Elenco di domande spaziali:
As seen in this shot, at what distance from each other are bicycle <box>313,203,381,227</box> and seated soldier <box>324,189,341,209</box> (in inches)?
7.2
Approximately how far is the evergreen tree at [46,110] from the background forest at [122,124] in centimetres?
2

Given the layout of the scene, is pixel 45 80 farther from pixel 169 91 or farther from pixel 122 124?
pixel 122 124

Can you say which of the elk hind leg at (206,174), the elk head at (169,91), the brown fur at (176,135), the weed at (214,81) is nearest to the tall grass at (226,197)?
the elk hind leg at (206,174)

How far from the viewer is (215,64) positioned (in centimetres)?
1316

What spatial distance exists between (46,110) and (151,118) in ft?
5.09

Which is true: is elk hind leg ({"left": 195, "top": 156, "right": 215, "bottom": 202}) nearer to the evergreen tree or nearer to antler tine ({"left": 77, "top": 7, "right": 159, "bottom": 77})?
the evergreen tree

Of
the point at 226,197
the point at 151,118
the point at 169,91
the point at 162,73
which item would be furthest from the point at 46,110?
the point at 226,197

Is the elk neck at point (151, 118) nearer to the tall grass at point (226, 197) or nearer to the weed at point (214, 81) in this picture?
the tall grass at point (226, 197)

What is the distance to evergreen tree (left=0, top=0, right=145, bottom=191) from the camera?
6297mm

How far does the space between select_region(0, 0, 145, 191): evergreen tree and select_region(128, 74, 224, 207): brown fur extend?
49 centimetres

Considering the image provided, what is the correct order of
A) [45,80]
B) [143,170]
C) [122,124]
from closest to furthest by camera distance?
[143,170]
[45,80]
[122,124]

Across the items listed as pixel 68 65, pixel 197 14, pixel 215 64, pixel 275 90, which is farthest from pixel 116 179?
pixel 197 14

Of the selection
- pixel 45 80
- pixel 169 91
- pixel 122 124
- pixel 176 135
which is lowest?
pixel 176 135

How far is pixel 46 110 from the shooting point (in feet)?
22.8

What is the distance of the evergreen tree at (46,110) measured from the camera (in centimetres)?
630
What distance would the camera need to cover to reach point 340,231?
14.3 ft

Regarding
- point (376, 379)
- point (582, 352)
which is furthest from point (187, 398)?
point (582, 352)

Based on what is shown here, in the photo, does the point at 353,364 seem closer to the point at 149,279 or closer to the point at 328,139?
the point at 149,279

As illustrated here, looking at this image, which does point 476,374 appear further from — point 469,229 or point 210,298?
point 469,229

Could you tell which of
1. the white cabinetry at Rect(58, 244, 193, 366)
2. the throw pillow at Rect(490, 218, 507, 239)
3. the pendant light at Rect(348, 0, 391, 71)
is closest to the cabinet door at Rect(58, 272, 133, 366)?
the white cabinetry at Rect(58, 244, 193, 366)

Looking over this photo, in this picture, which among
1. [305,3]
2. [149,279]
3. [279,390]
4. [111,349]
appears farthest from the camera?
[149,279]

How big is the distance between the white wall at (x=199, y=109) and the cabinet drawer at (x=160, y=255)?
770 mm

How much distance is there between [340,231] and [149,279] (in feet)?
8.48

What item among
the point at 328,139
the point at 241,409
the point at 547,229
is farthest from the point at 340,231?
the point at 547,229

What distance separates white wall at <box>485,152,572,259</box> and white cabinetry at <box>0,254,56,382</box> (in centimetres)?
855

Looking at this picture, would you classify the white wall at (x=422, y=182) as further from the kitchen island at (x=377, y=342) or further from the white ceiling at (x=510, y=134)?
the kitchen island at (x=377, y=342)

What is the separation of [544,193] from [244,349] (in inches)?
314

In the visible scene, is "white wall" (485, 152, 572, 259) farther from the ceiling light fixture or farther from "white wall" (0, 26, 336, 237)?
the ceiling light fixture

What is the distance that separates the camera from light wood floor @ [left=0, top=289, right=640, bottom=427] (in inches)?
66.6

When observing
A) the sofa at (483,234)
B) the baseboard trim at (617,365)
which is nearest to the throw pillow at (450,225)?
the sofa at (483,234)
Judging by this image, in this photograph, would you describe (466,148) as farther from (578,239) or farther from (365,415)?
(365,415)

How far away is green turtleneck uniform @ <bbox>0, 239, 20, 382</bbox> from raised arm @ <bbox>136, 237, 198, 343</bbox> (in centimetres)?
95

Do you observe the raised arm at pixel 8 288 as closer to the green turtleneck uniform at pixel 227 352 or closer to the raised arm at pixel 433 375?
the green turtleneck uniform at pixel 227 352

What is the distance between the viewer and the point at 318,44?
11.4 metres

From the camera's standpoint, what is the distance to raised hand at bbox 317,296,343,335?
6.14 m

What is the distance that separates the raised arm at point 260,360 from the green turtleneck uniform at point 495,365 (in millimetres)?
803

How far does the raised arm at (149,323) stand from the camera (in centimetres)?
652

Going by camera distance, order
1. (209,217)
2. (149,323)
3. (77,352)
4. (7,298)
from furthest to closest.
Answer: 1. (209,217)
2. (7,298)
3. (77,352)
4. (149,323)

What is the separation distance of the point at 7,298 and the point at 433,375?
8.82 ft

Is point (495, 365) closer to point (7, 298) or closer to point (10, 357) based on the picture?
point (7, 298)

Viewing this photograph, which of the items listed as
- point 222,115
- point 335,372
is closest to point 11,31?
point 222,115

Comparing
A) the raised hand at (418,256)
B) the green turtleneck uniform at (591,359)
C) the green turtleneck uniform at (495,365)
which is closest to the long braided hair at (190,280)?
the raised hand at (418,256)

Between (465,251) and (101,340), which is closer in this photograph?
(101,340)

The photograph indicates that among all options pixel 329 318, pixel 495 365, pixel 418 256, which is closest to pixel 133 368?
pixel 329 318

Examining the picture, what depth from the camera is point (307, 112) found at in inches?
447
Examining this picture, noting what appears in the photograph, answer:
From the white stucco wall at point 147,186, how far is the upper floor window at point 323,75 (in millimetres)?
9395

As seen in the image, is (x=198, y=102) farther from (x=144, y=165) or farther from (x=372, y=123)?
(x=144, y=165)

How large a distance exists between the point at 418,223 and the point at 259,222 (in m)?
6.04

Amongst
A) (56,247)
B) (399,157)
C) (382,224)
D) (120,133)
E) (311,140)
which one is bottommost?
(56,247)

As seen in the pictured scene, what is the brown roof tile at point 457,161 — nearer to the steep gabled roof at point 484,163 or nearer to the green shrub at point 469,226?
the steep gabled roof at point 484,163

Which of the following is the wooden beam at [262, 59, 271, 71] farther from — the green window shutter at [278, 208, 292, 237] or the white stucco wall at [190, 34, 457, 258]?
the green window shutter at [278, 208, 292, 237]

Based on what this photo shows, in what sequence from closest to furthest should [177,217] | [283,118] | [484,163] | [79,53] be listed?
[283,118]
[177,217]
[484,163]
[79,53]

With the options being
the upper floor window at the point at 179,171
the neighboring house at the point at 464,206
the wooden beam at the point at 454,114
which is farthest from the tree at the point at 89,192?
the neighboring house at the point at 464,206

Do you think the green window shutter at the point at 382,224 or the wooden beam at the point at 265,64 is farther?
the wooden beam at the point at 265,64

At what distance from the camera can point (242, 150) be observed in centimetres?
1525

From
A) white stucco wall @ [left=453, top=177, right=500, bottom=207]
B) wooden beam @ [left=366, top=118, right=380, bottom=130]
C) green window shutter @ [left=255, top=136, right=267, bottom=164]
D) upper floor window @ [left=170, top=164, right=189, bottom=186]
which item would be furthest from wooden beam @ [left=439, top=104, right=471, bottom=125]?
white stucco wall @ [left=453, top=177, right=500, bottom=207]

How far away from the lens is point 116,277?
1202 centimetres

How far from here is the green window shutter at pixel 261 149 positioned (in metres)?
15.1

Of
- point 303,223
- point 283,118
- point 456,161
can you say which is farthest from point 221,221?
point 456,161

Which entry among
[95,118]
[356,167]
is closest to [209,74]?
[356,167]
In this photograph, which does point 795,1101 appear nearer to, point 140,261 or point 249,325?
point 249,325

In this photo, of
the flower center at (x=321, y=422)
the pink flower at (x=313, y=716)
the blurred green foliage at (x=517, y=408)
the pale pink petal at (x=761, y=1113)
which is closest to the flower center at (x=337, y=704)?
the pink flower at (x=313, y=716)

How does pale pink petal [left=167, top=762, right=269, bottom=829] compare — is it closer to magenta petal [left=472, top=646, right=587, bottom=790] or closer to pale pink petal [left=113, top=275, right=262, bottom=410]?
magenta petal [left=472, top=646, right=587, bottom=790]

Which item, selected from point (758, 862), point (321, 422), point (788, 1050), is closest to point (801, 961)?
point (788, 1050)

> ESERCIZIO PROPOSTO
Riscrivi le righe dell'elenco dalla riga con "What is the distance between" fino alla riga con "4. (149,323)" inclusa, sostituendo "raised arm" con "lifted arm" e lasciando tutto il resto invariato.

> RISPOSTA AL PROBLEMA
What is the distance between the viewer and the point at 318,44?
11.4 metres

From the camera's standpoint, what is the distance to raised hand at bbox 317,296,343,335?
6.14 m

What is the distance that separates the lifted arm at point 260,360 from the green turtleneck uniform at point 495,365 (in millimetres)?
803

How far does the lifted arm at (149,323) stand from the camera (in centimetres)?
652

Going by camera distance, order
1. (209,217)
2. (149,323)
3. (77,352)
4. (7,298)
from furthest to closest.
Answer: 1. (209,217)
2. (7,298)
3. (77,352)
4. (149,323)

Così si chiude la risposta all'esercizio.